Chapter 55 Zoom session in Finance and Data-Science

Minwoo Choi

This Zoom session was held on Wed (Mar 18) at 4:00 EST

(Food for thought) Systemic approach and its application in finance has a very long history. Systemic trading, ML driven factor / alpha engine has been around quite a while even though no one really knows what is actually going on in the industry, it is a very secretive world ! Financial industry, especially trading and investment management business, is an extremely closed community that is entirely competition driven. Hence, it is very rare to experience other company’s in-house research and models. Also, in my opinion, there is a huge gap between what we learn in school and cutting-edge models being used in secretive quantitative trading firms.

This is one reason I am not a big fan of finance anymore. Based on my short experience outside of the financial industry, I feel that other data science communities are more open and collaboration based. (e.g. think about Stackoverflow… and TensorFlow is free, but Bloomberg terminal costs 30k per year)

Second big difference is, data in finance is not static and much more vulnerable to a sudden regime change. For example, global macro situations, market liquidity can be purely driven by sudden change in central bank policy. Unlike natural phenomena, the market is man-made and driven by unnatural forces. Market intervention, manipulation is more often than outsiders believe.

So, I hear many times (even though mine is at best second hand opinions) that looking into ‘mean-reversion’, ‘overbought, oversold’ indicators will provide a better opportunity than just looking at ‘static’ price data.

Darko Matovski, CEO of CausaLens, explained two major pitfalls of applying ML in finance data during the AI and DS in Trading event held this week. ‘Let’s imagine applying deep-learning to US mortgage data that had never failed for 100 years, and make a prediction. And recall what happened during a financial crisis in a sudden shift in price dynamics.’ He also emphasized that finance data frequently shows sudden regime change, and having a proper ‘state status’ setup is crucial for reinforcement learning. (Of course, he did not reveal his way of building a better simulator, his proprietary models are reserved for clients only !) Also, another common problem in ML in finance is people tend to confuse ‘correlation’ to ‘causality’.

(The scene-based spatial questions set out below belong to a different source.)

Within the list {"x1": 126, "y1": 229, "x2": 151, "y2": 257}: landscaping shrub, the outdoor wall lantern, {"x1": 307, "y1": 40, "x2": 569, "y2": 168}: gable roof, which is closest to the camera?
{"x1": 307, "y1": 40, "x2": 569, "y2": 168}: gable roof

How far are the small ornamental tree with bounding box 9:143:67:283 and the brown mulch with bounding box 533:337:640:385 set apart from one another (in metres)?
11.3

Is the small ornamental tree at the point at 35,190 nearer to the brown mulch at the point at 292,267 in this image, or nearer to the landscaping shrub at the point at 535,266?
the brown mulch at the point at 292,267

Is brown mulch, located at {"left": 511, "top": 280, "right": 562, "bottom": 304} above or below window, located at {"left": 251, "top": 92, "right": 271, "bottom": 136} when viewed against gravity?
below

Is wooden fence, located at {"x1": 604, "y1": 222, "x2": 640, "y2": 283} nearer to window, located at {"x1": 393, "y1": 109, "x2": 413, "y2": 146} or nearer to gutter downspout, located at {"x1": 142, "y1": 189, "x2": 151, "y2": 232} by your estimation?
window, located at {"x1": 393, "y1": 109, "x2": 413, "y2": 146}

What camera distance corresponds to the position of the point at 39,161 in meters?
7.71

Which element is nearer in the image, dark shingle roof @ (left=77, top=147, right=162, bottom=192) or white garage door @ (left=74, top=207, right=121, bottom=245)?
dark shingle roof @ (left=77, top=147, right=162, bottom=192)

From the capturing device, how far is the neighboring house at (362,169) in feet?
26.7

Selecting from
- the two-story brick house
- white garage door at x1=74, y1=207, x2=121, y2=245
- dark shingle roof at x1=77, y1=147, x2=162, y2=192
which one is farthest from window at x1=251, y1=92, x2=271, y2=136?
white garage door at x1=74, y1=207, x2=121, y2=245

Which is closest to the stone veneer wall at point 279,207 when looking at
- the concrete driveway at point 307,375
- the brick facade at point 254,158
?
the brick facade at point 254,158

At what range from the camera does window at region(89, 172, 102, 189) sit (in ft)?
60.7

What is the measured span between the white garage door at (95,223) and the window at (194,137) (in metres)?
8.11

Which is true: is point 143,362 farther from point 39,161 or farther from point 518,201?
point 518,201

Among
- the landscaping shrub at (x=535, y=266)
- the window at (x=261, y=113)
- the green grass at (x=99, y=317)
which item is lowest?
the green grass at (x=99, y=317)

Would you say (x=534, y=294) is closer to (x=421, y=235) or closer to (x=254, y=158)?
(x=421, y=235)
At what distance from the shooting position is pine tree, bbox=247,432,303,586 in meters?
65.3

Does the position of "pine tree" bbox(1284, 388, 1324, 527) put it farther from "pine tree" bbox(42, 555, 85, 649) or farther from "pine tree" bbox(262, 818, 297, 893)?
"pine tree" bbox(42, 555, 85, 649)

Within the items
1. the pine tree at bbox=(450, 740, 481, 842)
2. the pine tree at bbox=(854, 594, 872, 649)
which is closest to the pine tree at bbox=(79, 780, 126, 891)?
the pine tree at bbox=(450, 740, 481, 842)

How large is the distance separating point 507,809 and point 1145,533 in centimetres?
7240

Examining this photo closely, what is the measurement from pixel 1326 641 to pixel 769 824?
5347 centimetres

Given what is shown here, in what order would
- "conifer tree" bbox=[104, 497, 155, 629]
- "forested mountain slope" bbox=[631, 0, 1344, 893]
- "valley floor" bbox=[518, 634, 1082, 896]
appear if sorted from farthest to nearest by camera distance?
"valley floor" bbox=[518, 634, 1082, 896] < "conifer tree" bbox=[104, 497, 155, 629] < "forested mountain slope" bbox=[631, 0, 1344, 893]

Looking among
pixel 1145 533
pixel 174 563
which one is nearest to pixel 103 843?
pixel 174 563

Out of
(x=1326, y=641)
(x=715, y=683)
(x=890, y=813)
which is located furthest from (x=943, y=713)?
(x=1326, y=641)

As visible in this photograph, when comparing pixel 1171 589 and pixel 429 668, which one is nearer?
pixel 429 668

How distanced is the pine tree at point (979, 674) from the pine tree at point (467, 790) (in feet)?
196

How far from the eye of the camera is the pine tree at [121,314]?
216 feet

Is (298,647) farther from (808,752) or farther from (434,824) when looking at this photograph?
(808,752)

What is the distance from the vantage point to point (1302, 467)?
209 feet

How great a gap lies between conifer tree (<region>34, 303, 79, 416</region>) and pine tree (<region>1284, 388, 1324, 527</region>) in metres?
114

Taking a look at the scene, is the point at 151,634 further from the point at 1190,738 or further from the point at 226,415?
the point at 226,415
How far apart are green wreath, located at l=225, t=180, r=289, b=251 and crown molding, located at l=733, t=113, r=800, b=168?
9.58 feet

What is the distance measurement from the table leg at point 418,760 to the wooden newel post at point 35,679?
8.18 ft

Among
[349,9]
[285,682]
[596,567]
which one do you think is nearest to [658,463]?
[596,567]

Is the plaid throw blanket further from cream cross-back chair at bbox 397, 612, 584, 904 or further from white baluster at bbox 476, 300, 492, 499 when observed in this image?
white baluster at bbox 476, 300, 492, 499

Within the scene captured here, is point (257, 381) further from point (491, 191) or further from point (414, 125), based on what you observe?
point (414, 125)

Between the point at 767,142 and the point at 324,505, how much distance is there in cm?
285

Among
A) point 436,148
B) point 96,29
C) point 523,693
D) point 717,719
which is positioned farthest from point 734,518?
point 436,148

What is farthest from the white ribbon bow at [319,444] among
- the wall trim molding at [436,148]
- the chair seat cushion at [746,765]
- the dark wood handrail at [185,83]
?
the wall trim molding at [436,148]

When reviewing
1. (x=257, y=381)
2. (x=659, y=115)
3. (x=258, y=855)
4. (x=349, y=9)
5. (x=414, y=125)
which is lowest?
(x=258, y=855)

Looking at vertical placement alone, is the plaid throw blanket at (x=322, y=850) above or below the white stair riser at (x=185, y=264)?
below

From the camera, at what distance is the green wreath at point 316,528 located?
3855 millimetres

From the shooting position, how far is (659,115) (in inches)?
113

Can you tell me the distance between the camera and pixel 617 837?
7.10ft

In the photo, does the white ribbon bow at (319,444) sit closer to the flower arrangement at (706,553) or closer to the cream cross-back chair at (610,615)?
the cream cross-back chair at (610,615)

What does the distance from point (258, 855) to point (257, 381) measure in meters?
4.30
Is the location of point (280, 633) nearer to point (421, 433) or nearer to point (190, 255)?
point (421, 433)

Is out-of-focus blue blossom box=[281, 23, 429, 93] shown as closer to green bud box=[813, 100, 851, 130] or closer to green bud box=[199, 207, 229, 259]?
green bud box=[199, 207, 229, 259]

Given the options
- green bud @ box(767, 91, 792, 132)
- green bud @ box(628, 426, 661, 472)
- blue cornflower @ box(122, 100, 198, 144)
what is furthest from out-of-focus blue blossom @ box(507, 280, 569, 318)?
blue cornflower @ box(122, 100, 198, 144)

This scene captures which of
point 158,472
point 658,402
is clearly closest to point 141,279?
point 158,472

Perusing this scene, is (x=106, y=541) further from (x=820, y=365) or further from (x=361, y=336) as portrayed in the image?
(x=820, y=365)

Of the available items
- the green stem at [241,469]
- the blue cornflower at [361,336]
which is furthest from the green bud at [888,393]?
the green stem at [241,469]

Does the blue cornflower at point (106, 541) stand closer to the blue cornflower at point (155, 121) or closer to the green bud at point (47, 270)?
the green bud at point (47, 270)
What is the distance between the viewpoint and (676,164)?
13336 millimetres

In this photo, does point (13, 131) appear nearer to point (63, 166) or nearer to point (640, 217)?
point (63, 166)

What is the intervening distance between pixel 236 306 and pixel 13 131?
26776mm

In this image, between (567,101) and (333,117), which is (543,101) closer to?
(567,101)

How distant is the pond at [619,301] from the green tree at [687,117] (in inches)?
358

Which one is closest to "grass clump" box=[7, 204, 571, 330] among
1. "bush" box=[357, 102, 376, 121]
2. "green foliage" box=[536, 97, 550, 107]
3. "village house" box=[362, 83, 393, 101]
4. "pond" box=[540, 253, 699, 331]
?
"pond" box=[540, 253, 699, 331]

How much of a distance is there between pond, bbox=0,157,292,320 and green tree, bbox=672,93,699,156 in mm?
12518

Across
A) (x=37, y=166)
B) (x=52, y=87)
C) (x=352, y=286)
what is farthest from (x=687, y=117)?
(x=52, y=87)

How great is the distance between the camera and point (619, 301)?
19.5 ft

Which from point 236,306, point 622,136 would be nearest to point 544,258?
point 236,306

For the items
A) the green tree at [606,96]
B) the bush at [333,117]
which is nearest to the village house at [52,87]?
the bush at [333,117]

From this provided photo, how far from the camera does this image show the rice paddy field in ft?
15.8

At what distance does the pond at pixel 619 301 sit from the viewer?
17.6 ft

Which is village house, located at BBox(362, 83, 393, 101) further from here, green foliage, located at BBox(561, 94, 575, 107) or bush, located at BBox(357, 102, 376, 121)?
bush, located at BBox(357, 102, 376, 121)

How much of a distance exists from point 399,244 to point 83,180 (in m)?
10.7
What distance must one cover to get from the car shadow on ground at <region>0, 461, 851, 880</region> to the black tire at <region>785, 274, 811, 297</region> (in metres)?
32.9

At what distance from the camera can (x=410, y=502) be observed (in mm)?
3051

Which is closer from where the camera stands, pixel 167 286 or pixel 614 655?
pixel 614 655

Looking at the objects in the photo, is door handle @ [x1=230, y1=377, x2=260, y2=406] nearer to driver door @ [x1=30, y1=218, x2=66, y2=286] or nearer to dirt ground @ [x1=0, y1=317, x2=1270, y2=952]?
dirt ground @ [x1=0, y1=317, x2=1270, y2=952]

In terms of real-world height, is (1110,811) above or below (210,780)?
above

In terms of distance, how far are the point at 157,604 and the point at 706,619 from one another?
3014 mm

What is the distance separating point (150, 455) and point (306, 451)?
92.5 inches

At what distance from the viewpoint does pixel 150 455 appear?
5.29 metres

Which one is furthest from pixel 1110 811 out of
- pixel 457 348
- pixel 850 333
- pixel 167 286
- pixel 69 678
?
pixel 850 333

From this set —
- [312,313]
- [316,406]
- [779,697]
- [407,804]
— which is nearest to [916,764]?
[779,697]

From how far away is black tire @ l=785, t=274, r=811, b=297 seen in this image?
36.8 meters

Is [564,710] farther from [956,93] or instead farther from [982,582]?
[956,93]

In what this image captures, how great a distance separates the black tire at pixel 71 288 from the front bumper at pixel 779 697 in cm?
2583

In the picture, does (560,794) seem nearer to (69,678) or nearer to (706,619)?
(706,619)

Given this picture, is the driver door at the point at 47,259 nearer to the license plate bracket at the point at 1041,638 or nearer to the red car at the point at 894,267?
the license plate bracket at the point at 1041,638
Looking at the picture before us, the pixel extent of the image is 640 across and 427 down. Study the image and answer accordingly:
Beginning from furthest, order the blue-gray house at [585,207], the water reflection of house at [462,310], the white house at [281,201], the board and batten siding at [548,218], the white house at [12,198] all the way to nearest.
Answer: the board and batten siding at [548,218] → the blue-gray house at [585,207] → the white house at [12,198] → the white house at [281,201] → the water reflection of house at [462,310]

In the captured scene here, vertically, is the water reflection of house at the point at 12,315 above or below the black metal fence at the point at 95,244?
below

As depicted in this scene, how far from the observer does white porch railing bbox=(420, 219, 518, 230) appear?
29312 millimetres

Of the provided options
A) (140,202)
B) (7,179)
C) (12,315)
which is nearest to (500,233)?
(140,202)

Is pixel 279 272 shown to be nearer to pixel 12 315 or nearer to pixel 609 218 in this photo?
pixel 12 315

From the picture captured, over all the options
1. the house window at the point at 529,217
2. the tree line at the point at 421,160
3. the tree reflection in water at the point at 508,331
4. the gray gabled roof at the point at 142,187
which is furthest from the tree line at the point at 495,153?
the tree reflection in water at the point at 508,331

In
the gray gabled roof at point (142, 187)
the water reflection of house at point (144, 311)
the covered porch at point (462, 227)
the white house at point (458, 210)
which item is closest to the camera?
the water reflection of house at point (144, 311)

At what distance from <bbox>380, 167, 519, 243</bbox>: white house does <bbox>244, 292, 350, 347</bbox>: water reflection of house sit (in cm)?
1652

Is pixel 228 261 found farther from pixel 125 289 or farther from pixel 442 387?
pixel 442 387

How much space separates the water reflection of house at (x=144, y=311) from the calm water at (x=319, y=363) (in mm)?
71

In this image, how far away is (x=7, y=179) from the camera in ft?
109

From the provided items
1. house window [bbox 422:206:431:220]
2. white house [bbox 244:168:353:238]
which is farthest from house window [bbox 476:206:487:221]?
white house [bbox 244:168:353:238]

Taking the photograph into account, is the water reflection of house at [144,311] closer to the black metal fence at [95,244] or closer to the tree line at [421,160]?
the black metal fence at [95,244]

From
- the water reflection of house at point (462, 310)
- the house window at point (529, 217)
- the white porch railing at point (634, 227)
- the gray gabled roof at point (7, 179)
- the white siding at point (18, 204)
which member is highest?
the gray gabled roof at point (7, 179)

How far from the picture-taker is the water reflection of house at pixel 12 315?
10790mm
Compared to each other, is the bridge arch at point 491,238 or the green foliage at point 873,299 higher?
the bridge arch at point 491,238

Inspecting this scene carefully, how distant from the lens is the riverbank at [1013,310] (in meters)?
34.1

Jeff Wecker, CTO of TwoSigma, made another good point during the conference about financial data. What is special about financial data and its usefulness? In a typical ML or data-science problem, we strive to make a better prediction using our data. One major problem of using data for solving financial problems in pursuit of maximizing profit is decaying value of data. First user who developed a fancy data model takes the most benefit, and then naturally the industry is being crowded as other users jump in and make a similar prediction based on the same data. Therefore, the benefit of making a similar prediction and solving a similar financial problem is rapidly decaying. This is not always the case in other technology fields.

Of course, there’s lots of areas where we can apply data-science, ML techniques in finance. Any classification, NLP can help operations perform better and save costs. Document sorting, classification, or making credit decisions, providing a financial planning solution can be rather easily automated using ML techniques.

One other interesting area could be using K-mean clustering for categorizing financial assets into multiple groups. This simple technique could be used for liquidity monitoring based on daily trading volume or volatility, also for categorizing assets into different risk groups for better portfolio management as well.